Kurze Zeit redete niemand. Jeder dachte darüber nach, was Liam bewogen hatte, einfach zu verschwinden.
„Lass uns jetzt nicht mehr über Liam reden, sondern über dich und Mathis. Das ist wichtiger“, umarmte Hanna ihre Freundin.
„Da gibt es im Moment nichts weiter zu sagen. Ich lasse es einfach auf mich zukommen. Ob ich ihn liebe, weiß ich nicht. Nur eins weiß ich, dass ich gerne mit ihm zusammen bin. Ich genieße jede Minute mit ihm.“
„Dann solltest du dich auch mal öfter mit Mathis treffen. Allein. Warum unternimmst du nicht heute was mit ihm?“, schlug Hanna vor.

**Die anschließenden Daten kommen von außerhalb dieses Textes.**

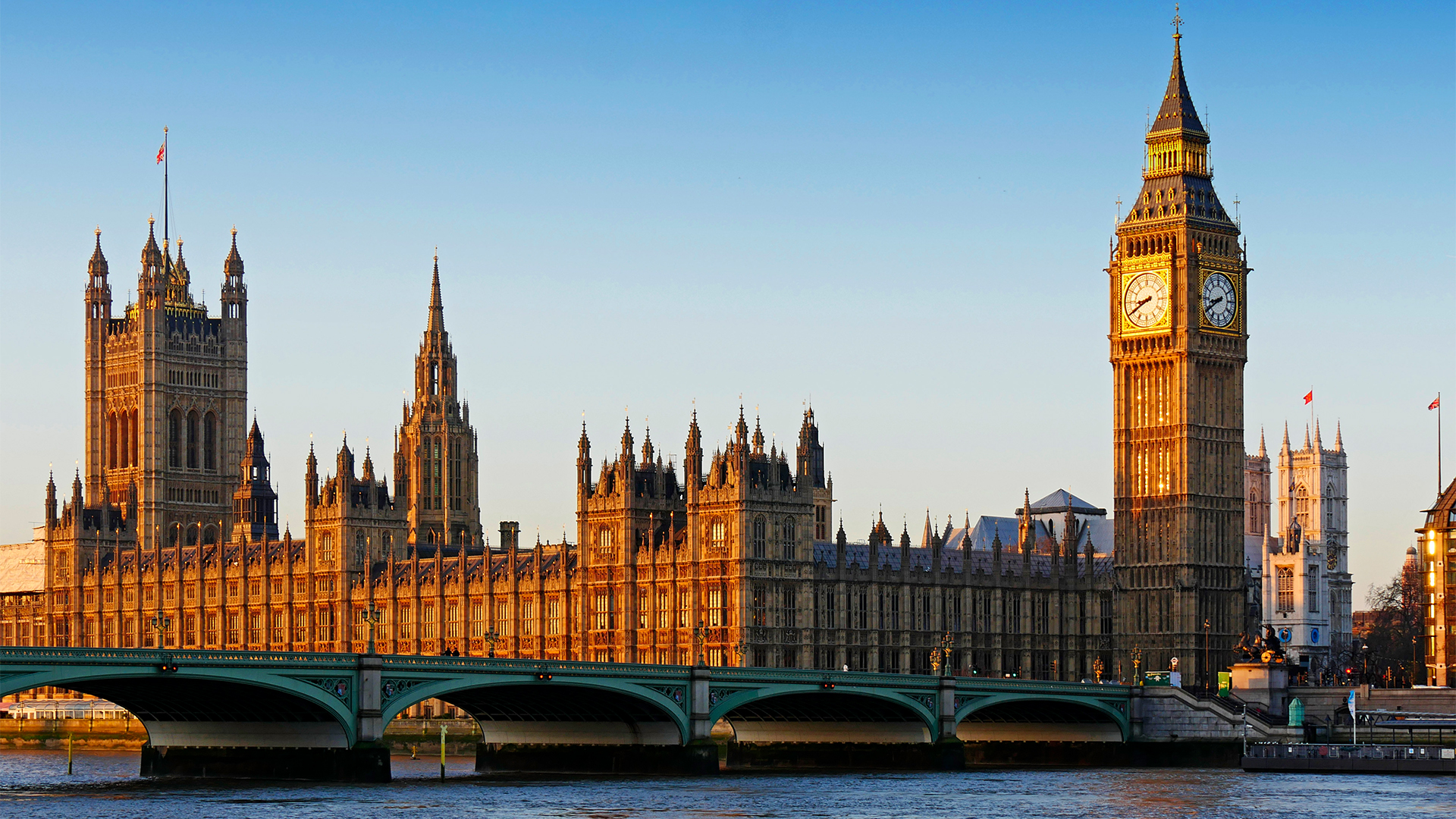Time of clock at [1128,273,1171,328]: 8:40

„Und du? Was wird aus dir?“
„Ich setze mich an diesen herrlichen See. Du musst dir keine Gedanken um mich machen“, nickte Hanna ihr zu.
„Ok? Ich werde Mathis anrufen. Du bist nicht böse?“
„Unsinn. Ruf ihn an.“
Das tat Katharina auch und sie verabredeten sich im nahegelegenen Park.

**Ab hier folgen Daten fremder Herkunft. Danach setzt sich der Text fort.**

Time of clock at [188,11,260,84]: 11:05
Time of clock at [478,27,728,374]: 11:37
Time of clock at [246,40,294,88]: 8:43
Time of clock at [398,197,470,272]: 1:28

Hanna hingegen ging zum See. Zu diesem herrlichen Platz, den sie mit Katharina entdeckt hatte und setzte sich ins Gras. Ihre Gedanken gingen zu dem unbekannten Mann, von dem sie nur den Namen wusste. Und auch zu Liam, der sie so verletzt hatte. Ganz in Gedanken versunken schaute sie auf den, in der Sonne glitzernden, See.
„Von wem träumst du gerade?“, riss sie jemand aus ihren Träumen.

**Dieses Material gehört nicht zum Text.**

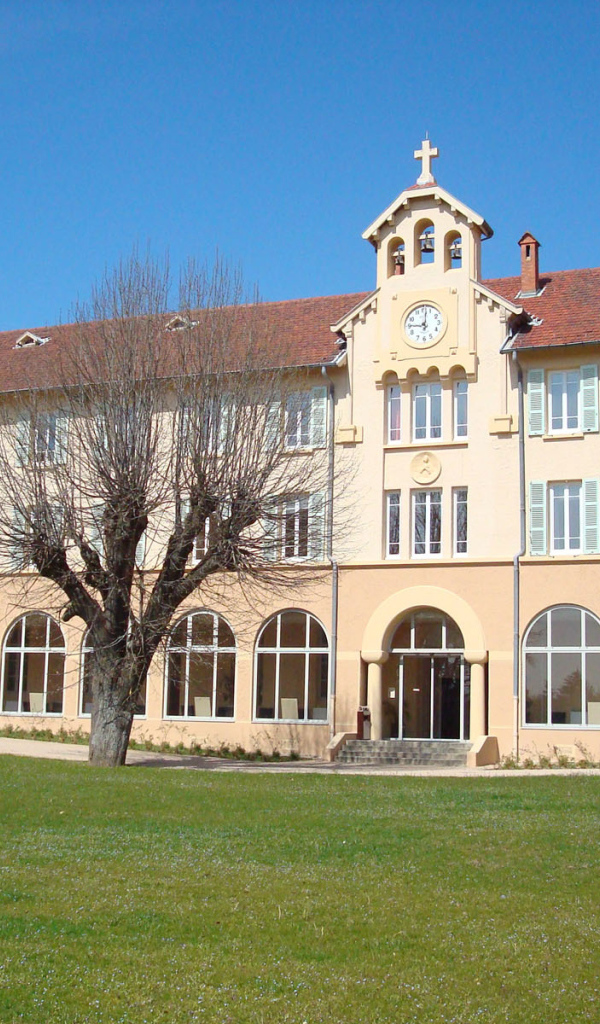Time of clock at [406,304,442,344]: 9:01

Hanna schaute zur Seite und sah in die Augen von Konstantin.
„Hoffentlich habe ich dich jetzt nicht dabei gestört?“
„Nein. Was machst du hier?“
„Ich bin zufällig hier vorbeigelaufen und da hab ich dich gesehen. Ist wirklich alles in Ordnung?“
„Klar. Warum fragst du?“
„Nun, du schaust so traurig. Hat dich jemand verletzt?“, schaute er sie verunsichert an.
„Das ist schon lange her. Aber manchmal kommen die Gedanken daran wieder. Nur diesmal beschäftigte mich auch noch etwas anderes.“
„Willst du darüber reden?“
„Nein. Eigentlich nicht. Du läufst also nicht immer hier vorbei?“, wollte Hanna wissen.